WHAT THE EXERCISE ASKS:
Look in the material below for the line with "content: unidentified animal" and the line with "MegaDetector max animal confidence: 0.98", then set down exactly those two lines and all lines between, nothing more.

STUDY MATERIAL:
◇ ◇ ◇ ◇

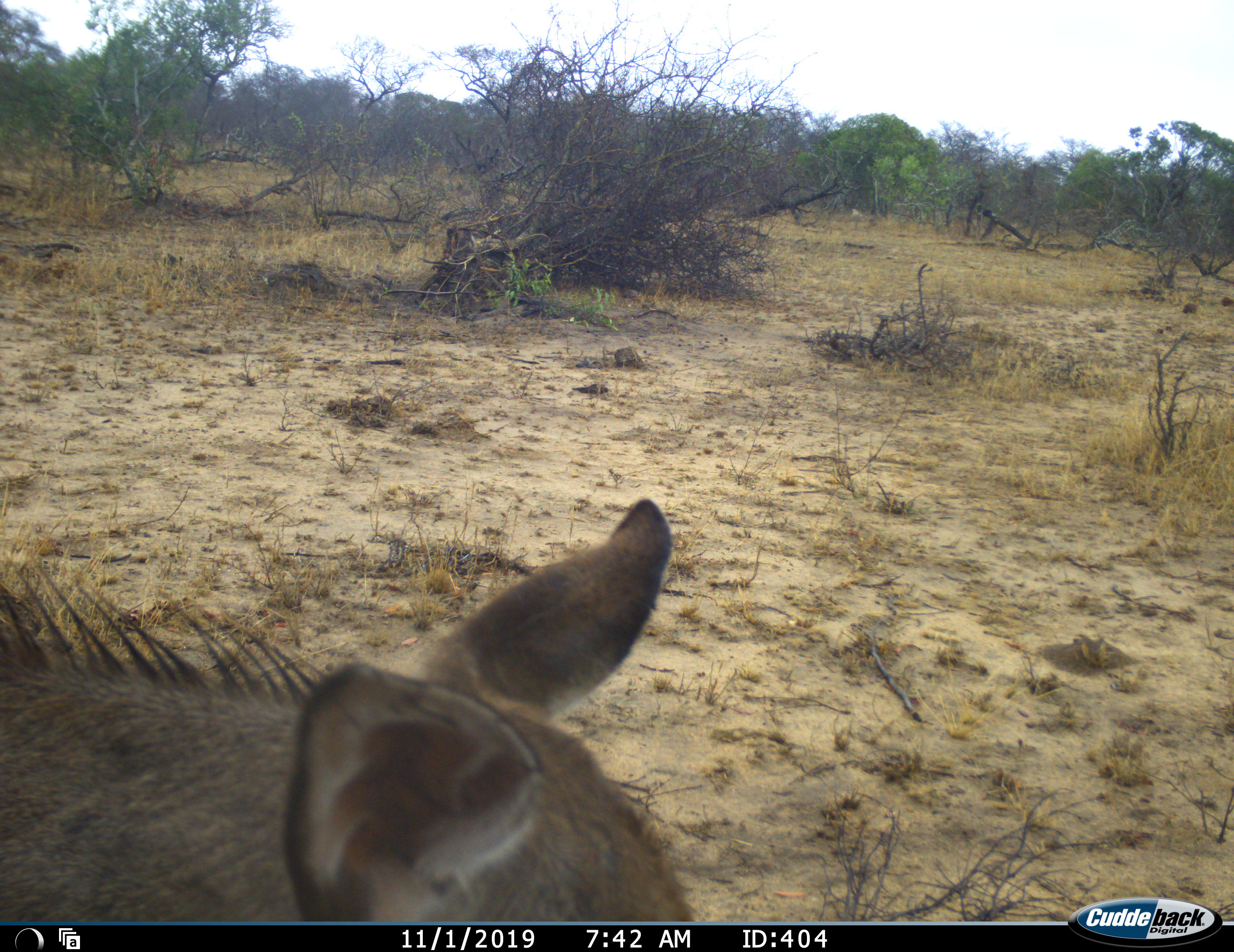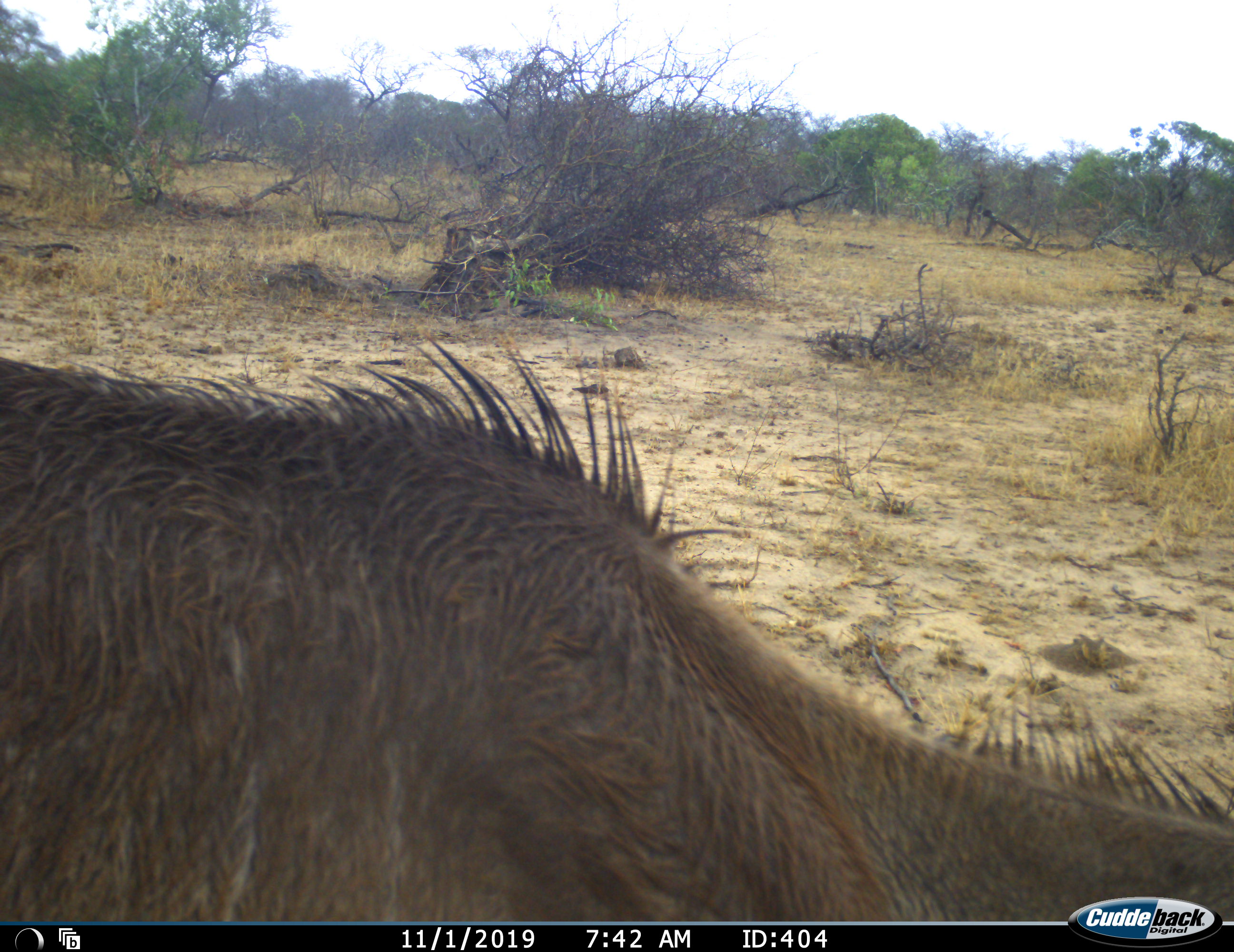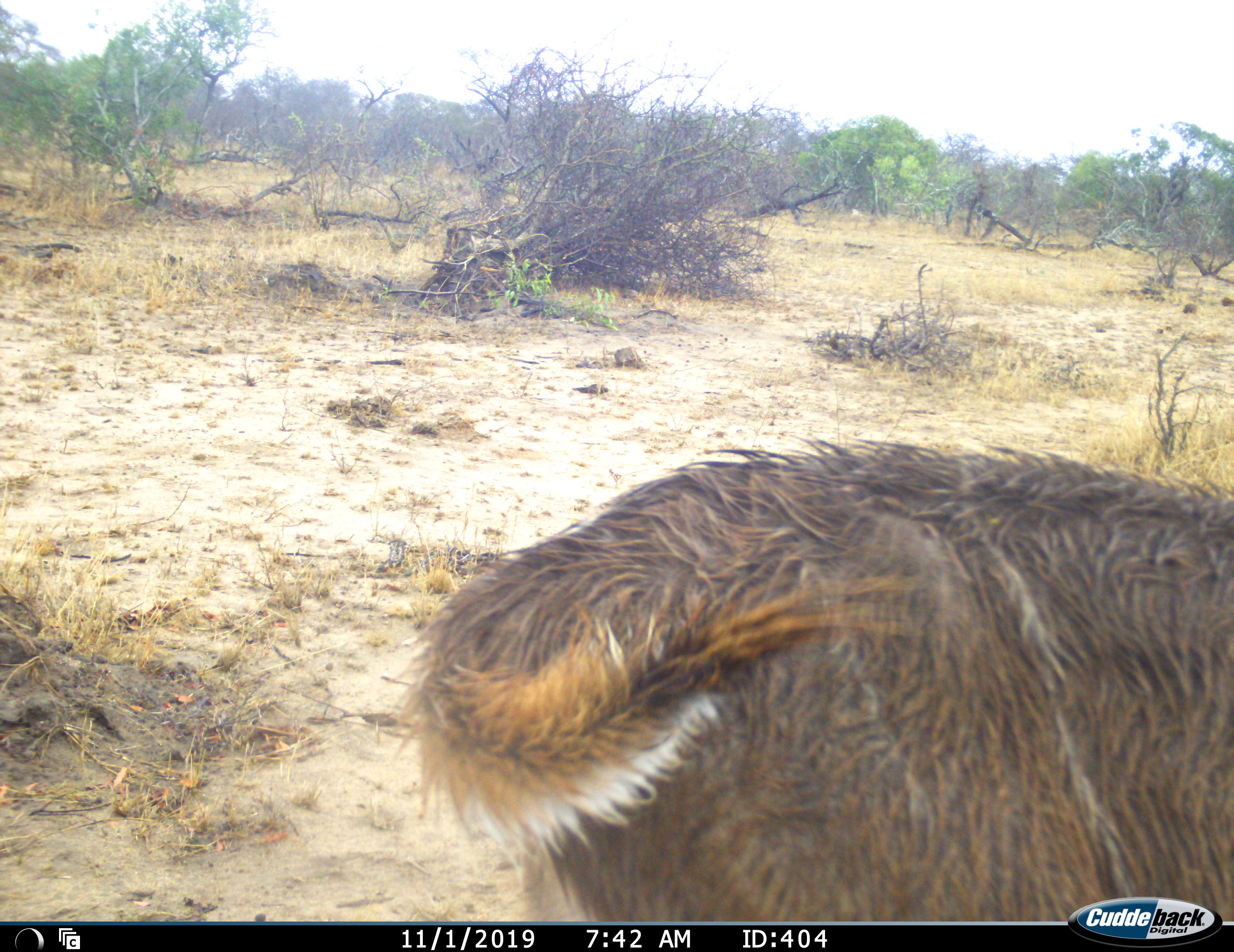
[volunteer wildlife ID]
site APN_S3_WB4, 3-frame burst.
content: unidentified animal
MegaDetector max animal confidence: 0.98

◇ ◇ ◇ ◇

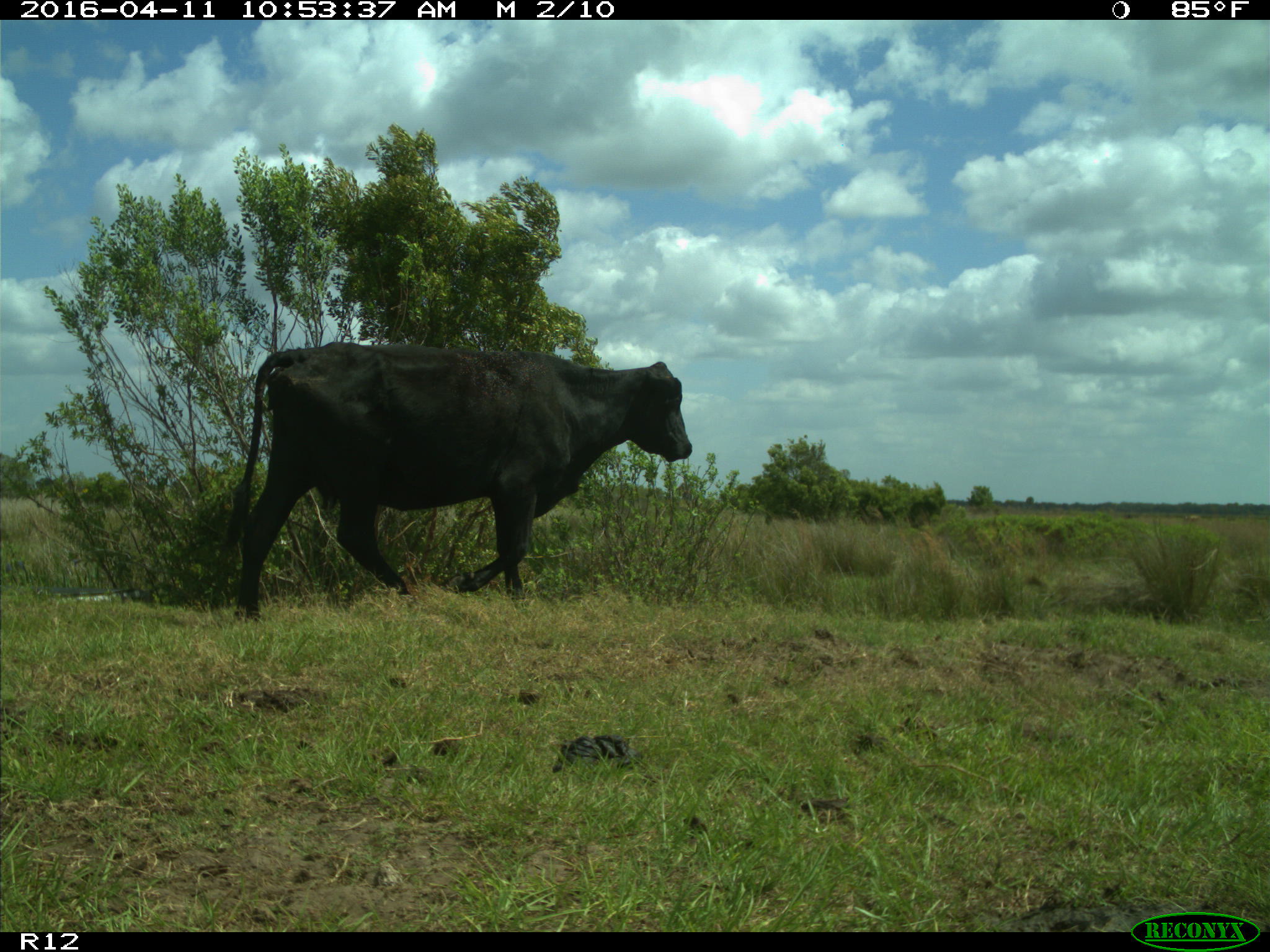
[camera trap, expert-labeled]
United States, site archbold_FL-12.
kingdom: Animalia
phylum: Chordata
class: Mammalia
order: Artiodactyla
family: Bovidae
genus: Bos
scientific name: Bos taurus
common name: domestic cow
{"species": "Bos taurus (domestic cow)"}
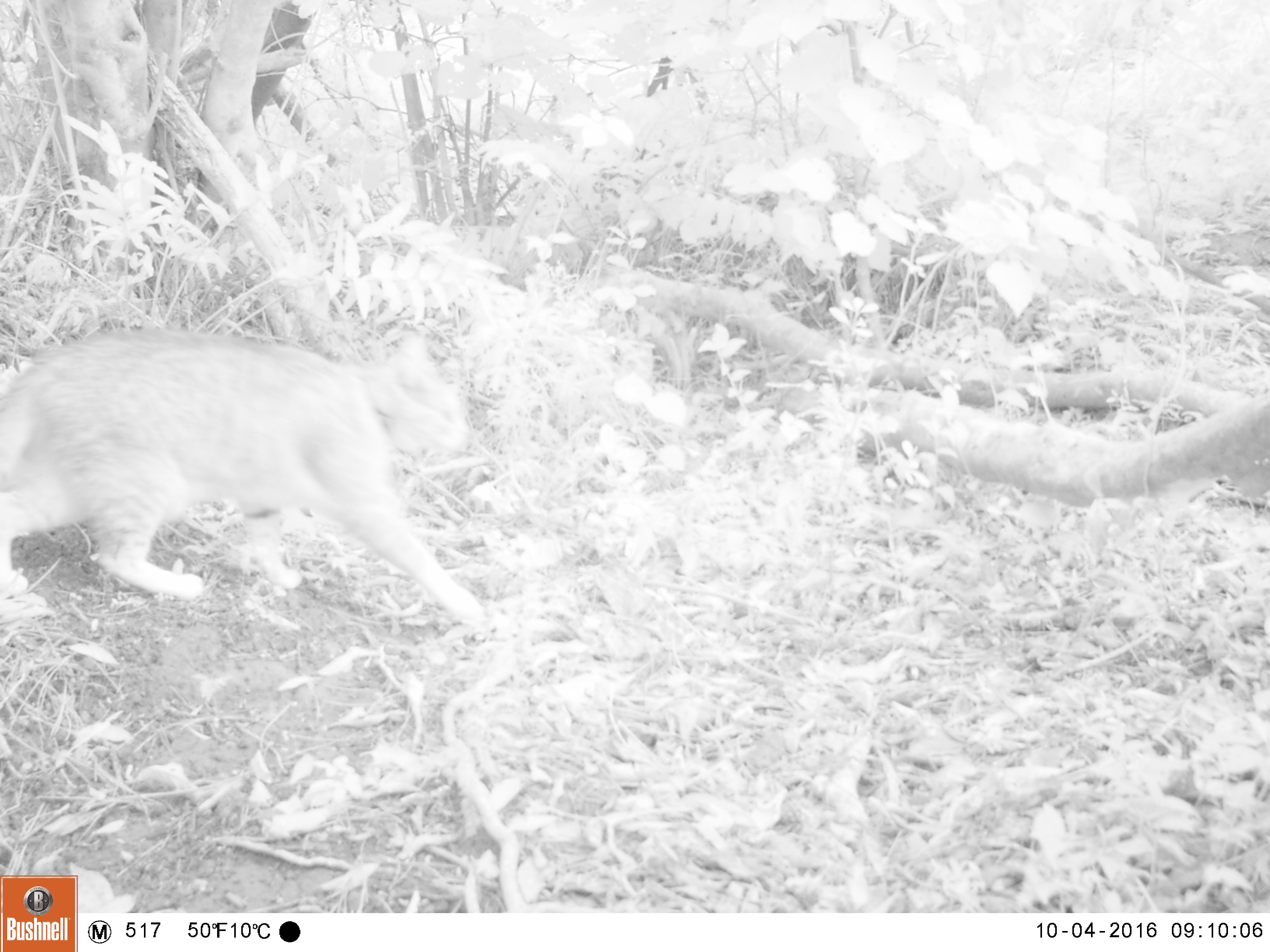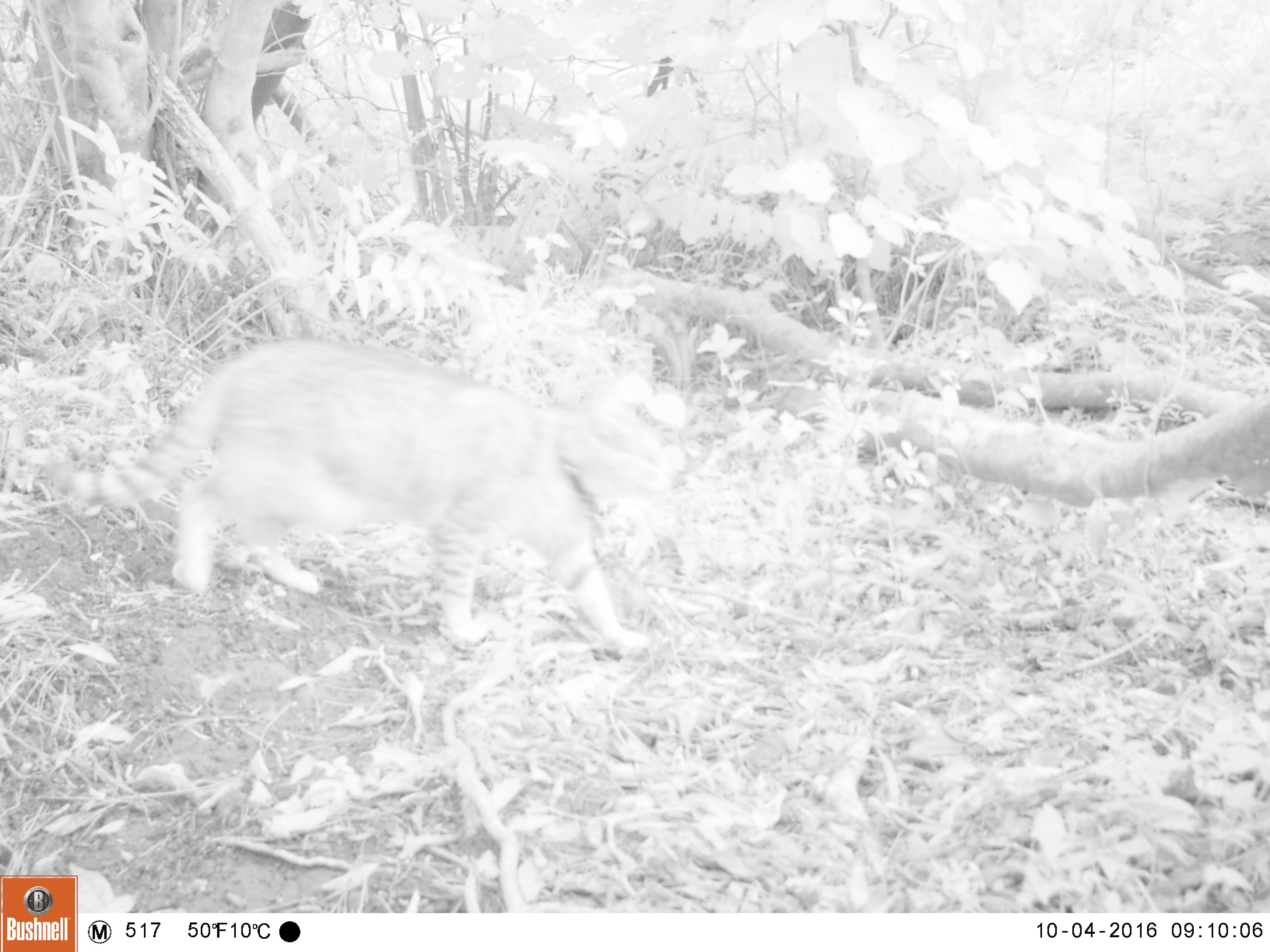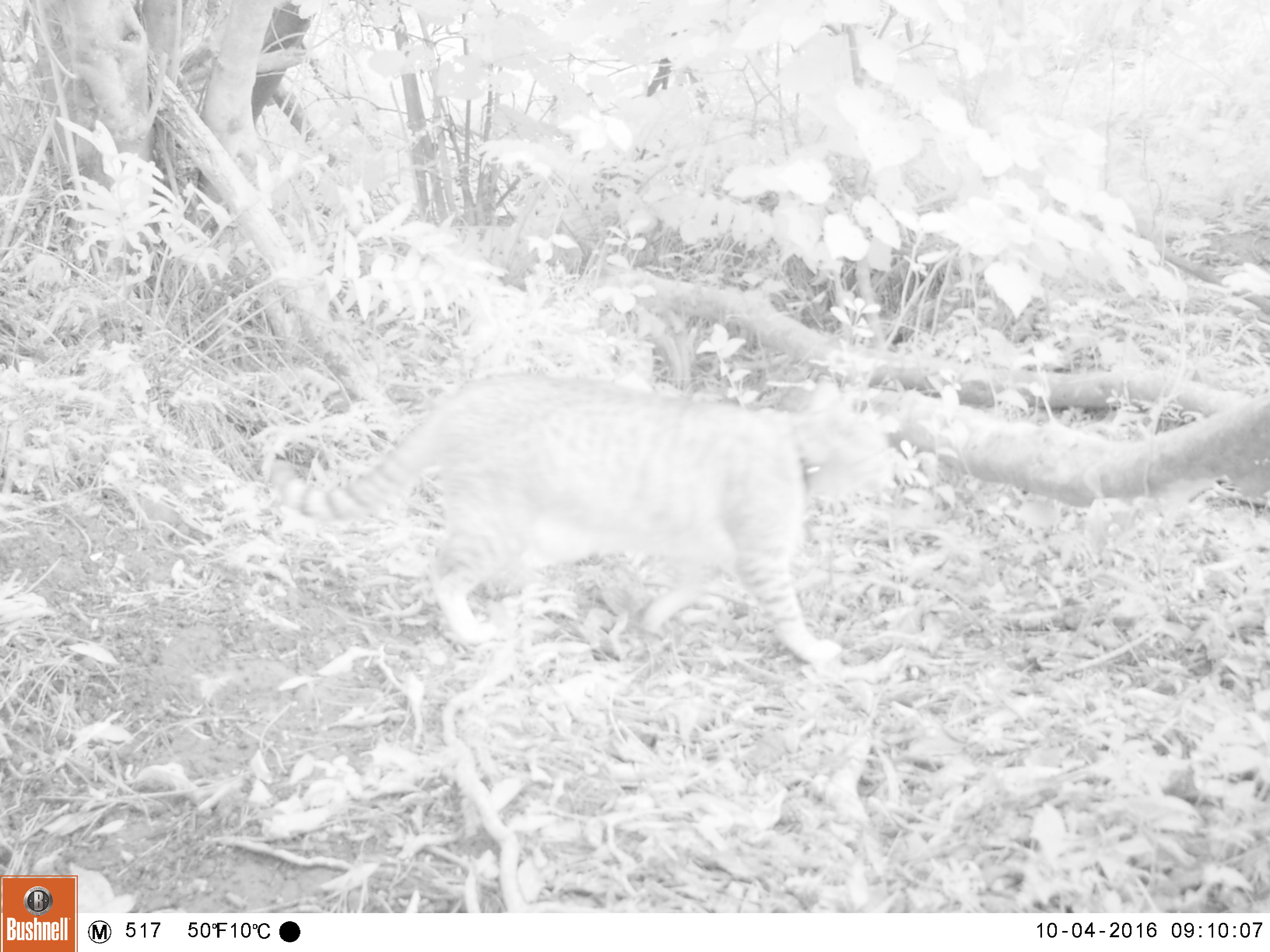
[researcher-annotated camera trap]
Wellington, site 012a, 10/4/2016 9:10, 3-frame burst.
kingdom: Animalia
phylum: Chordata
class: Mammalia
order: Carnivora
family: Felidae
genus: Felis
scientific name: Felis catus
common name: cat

◇ ◇ ◇ ◇

SOLUTION TO THE PROBLEM:
content: unidentified animal
MegaDetector max animal confidence: 0.98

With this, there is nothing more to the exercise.